= Eloy Fominaya =

American classical composer (1925–2002)

Eloy Fominaya (10 June 1925 – 8 April 2002) was an American contemporary composer, music educator at the collegiate level, conductor, violinist, and, as of 1985, a luthier.

Fominaya was born in New York City. His obituary in The Augusta Chronicle stated that had been a child prodigy in music. Fominaya played the violin for Eleanor Roosevelt at the White House before the age of ten and, by the age of 15, performed Felix Mendelssohn's Violin Concerto in D with the National Symphony Orchestra in Washington, D.C.

Beginning 1966, Fominaya served as chair of the Fine Arts Department at Augusta State University for 16 years. In total, Fominaya served 33 years at Augusta State University, teaching violin, composition, contemporary harmony/humanities and counterpoint. He retired as a Professor of Music at age 70.

__Requirement 1__: Copy everything from "Eloy Fominaya (10 June" down to "Music at age 70." in the piece on Eloy Fominaya, renaming "Augusta State University" as "Augusta State".
These records have no connection to the piece on Eloy Fominaya.

[Records of spatial reasoning questions]
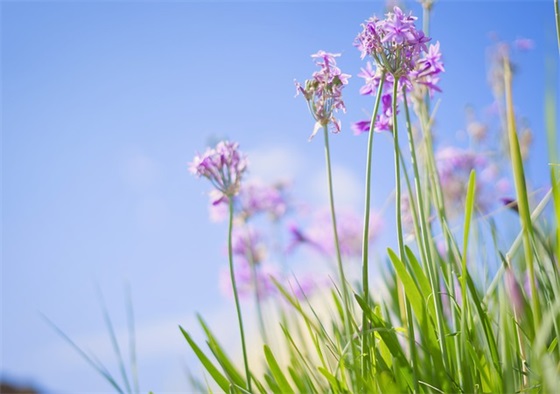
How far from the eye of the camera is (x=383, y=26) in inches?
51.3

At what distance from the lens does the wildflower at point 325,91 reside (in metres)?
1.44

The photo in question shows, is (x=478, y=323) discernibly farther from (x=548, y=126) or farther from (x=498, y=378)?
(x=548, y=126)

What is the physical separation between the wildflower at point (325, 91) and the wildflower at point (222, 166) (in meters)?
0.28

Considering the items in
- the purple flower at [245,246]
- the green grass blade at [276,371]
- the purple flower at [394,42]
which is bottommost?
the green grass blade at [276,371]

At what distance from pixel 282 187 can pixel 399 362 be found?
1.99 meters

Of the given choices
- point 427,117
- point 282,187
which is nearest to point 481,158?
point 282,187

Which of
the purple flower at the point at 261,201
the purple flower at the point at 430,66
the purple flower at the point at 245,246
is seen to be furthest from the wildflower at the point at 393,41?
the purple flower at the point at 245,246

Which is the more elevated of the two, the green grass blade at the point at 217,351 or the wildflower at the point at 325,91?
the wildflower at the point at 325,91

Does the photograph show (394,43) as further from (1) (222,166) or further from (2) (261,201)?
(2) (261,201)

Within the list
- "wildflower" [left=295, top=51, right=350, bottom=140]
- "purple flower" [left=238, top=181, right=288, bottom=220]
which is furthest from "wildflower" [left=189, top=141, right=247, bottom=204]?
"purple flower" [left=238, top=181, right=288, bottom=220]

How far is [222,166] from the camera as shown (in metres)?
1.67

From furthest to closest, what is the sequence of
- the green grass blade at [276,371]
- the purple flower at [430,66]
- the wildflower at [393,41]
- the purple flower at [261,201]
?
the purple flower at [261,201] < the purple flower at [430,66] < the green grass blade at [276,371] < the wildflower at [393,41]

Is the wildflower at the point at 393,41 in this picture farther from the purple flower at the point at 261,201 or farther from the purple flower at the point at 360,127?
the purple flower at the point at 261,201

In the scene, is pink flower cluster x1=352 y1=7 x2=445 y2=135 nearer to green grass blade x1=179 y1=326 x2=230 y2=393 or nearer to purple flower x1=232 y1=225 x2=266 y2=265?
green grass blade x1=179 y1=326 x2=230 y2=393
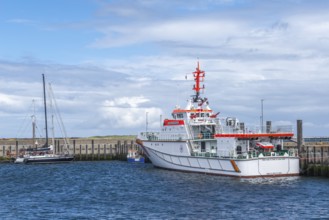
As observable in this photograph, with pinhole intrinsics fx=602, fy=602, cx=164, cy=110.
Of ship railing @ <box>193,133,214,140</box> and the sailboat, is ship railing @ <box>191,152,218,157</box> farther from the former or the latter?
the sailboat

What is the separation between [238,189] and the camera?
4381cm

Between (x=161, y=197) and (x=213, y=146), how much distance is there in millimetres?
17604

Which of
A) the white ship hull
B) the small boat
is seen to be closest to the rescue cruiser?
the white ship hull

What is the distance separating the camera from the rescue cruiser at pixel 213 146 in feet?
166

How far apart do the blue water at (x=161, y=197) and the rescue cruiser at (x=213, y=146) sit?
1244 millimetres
...
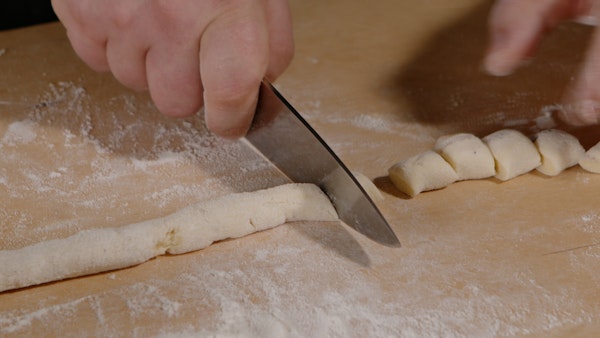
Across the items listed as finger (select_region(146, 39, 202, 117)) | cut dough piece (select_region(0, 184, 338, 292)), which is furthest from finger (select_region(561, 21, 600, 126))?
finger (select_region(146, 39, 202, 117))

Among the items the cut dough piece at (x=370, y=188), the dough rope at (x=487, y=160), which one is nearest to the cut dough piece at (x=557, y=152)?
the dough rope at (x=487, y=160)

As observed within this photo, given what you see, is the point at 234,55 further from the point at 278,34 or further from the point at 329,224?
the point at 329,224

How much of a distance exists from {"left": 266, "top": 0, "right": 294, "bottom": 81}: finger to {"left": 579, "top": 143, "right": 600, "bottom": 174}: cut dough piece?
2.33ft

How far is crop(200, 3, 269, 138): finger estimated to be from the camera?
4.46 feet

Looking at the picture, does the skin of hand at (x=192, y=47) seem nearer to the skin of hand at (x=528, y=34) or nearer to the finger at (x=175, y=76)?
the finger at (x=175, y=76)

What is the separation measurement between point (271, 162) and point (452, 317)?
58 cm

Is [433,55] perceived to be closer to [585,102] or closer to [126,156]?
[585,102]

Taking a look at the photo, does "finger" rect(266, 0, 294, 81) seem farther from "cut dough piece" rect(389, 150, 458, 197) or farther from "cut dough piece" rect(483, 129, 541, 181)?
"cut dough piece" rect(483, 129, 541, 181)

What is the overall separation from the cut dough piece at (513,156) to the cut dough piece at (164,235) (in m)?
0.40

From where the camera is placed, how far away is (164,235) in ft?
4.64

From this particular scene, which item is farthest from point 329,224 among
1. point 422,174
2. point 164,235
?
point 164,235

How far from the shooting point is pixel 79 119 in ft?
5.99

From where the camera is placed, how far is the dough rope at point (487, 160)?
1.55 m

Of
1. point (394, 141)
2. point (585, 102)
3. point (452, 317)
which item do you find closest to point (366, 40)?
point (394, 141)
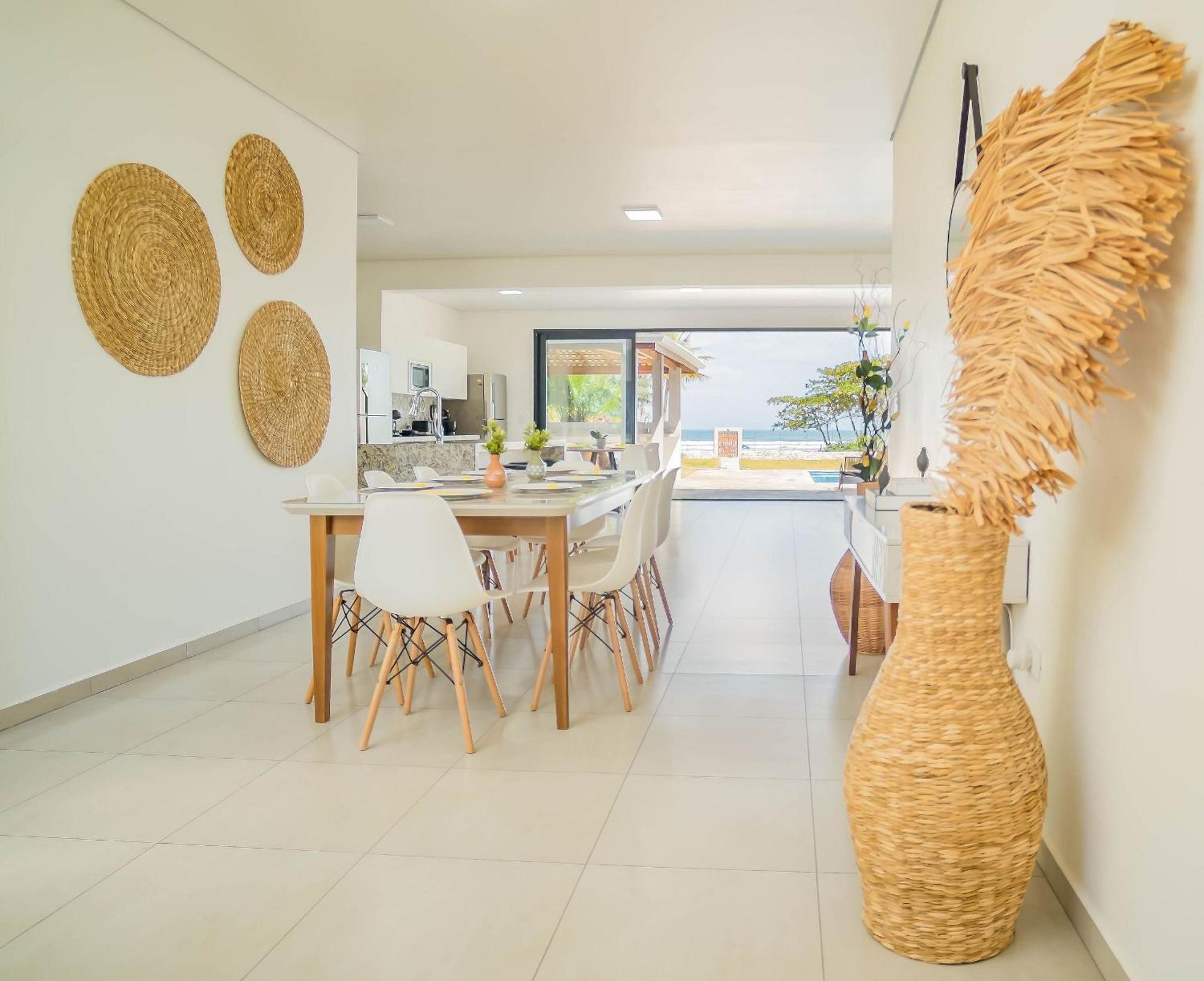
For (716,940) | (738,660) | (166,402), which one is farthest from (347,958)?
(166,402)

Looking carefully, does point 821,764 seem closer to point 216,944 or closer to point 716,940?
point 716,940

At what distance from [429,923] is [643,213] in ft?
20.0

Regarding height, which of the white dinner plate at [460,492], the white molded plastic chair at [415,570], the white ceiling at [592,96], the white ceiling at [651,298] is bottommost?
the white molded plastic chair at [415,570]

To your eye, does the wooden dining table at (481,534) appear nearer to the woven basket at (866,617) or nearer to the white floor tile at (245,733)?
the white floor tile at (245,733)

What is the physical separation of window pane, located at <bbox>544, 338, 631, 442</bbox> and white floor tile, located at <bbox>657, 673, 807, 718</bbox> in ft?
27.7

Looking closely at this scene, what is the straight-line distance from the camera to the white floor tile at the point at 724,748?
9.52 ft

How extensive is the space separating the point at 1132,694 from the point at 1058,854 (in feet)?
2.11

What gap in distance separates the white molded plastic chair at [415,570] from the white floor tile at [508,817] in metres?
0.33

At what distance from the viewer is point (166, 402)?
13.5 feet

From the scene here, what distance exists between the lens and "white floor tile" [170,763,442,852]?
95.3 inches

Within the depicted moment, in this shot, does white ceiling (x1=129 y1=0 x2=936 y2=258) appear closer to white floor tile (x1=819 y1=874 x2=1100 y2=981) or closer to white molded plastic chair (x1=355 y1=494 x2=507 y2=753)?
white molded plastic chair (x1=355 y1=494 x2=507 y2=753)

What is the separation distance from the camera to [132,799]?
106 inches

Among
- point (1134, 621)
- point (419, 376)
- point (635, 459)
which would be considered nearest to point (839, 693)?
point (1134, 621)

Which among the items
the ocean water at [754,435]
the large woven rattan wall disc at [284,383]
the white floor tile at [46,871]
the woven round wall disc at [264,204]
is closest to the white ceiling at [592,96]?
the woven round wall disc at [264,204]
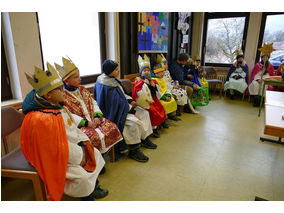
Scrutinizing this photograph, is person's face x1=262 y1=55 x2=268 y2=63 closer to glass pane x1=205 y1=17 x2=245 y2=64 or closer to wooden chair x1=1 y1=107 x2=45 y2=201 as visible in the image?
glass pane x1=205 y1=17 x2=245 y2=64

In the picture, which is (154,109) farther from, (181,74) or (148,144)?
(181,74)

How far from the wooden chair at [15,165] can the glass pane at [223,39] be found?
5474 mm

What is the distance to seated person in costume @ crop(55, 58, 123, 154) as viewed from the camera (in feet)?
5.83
---
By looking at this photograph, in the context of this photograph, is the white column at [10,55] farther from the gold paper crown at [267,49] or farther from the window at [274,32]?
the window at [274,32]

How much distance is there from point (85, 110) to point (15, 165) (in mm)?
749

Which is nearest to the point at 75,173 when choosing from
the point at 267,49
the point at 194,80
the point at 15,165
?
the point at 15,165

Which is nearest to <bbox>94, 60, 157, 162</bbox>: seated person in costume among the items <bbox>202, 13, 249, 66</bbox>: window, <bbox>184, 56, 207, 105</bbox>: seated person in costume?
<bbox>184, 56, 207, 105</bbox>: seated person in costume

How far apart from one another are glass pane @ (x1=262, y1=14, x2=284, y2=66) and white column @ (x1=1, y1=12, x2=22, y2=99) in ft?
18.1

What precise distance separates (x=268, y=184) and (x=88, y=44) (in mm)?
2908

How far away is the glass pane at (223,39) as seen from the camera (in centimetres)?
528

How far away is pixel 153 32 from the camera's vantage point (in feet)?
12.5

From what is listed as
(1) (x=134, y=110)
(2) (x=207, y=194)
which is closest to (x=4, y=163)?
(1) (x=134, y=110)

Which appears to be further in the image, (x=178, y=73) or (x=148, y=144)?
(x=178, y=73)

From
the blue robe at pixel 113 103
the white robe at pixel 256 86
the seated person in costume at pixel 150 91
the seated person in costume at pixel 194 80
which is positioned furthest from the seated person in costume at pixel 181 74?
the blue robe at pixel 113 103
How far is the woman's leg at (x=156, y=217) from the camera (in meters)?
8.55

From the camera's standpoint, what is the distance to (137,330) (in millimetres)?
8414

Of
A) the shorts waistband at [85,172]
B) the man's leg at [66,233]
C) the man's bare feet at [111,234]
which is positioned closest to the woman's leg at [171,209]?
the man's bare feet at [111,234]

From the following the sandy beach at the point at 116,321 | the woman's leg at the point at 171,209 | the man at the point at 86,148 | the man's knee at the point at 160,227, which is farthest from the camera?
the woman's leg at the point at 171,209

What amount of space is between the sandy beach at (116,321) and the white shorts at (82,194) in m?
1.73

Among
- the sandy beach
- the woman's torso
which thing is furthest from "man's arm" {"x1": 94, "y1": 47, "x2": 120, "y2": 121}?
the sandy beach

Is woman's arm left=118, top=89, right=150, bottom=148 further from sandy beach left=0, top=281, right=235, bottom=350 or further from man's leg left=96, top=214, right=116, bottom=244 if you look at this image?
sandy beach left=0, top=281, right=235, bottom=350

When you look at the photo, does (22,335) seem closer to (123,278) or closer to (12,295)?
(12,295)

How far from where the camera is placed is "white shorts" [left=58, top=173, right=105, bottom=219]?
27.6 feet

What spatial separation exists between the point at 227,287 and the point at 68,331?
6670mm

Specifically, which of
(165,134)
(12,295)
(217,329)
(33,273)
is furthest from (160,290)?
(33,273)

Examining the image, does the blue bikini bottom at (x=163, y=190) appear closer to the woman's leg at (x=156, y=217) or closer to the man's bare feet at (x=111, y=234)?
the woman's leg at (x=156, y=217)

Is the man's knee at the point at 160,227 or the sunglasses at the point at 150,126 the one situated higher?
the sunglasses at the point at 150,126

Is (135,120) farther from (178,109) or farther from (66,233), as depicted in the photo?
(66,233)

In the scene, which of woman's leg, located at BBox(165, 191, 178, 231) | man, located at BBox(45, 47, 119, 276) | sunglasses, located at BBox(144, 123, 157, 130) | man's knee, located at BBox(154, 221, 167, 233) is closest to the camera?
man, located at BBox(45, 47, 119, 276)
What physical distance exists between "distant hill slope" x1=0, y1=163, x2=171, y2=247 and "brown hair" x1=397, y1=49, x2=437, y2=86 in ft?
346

__Requirement 2__: Count the lines in the records that contain the word "seem". Give only the number.

__Output 1__:
Eloy Fominaya (10 June 1925 – 8 April 2002) was an American contemporary composer, music educator at the collegiate level, conductor, violinist, and, as of 1985, a luthier.

Fominaya was born in New York City. His obituary in The Augusta Chronicle stated that had been a child prodigy in music. Fominaya played the violin for Eleanor Roosevelt at the White House before the age of ten and, by the age of 15, performed Felix Mendelssohn's Violin Concerto in D with the National Symphony Orchestra in Washington, D.C.

Beginning 1966, Fominaya served as chair of the Fine Arts Department at Augusta State for 16 years. In total, Fominaya served 33 years at Augusta State, teaching violin, composition, contemporary harmony/humanities and counterpoint. He retired as a Professor of Music at age 70.

__Output 2__: 4